** Opening Data in this exercise block **

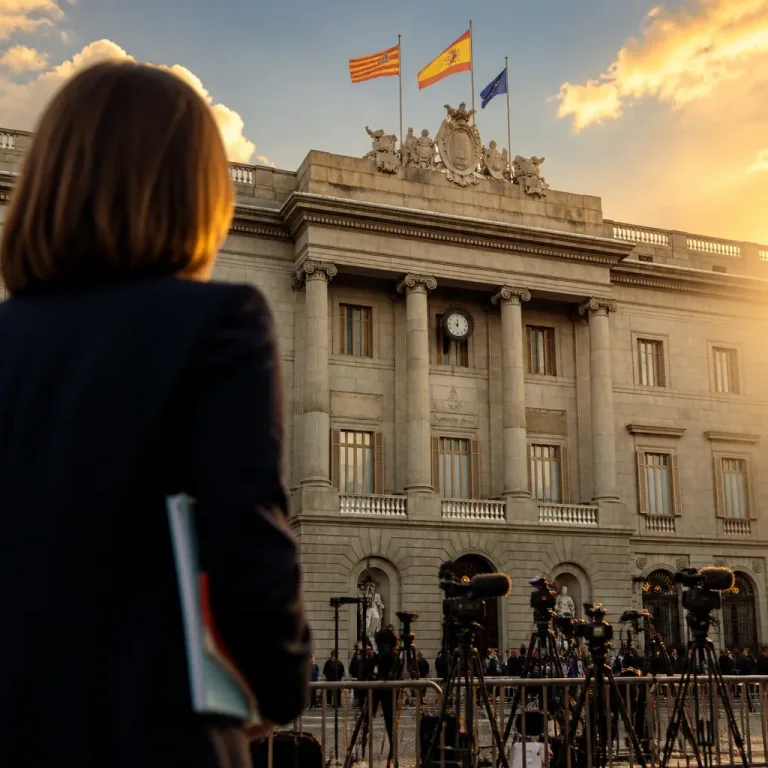 Ada Colau no descarta regresar a la primera línea política si considera que puede ser útil
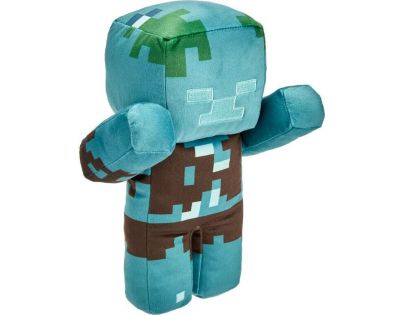 Mattel Minecraft 20 cm plyšák Drowned Zombie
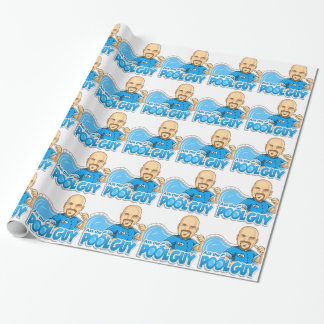Ask the Pool Guy Wrapping Paper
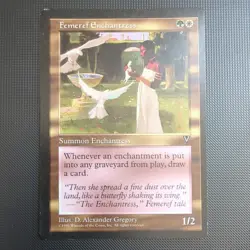 Femeref Enchantress Visions LP Regular Magic The Gathering Mtg - Image 1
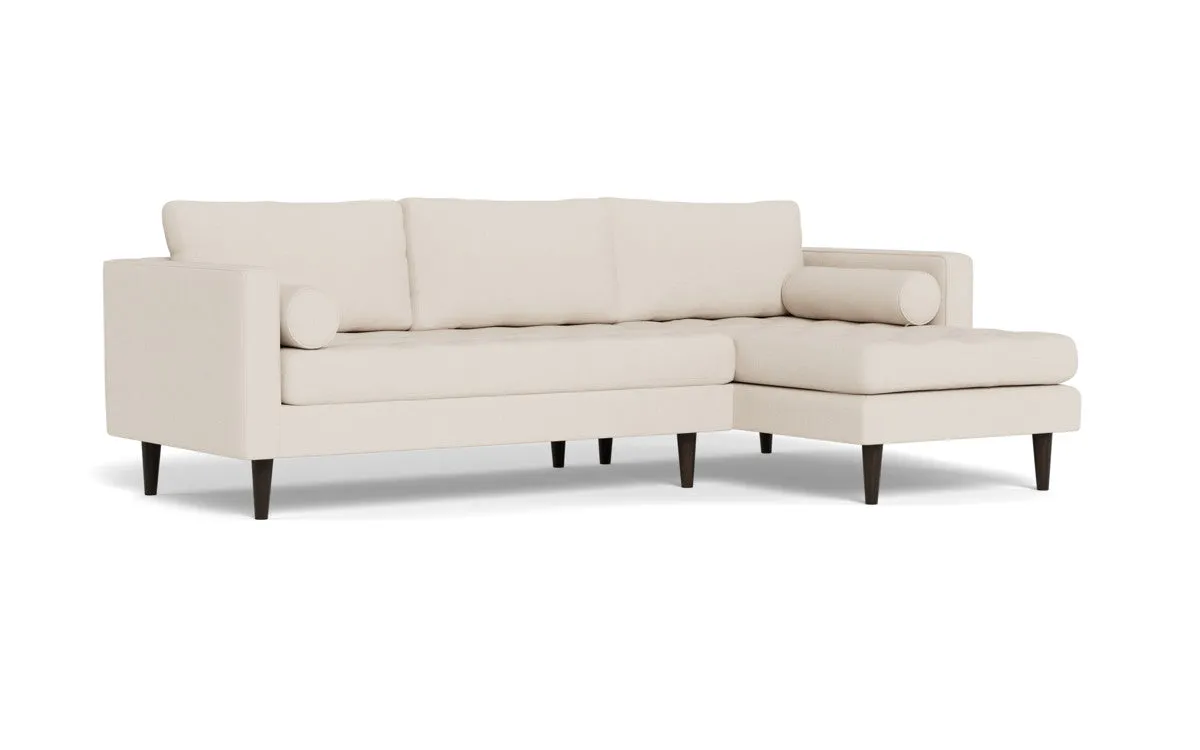 Ladybird 102" Right Chaise Sectional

** Closing Data in this exercise block **

Exercise details » Without changing a single word, set down all of the material again and leave out its pictures.

Output for this task »
 Ada Colau no descarta regresar a la primera línea política si considera que puede ser útil
 Mattel Minecraft 20 cm plyšák Drowned Zombie
Ask the Pool Guy Wrapping Paper
 Femeref Enchantress Visions LP Regular Magic The Gathering Mtg - Image 1
 Ladybird 102" Right Chaise Sectional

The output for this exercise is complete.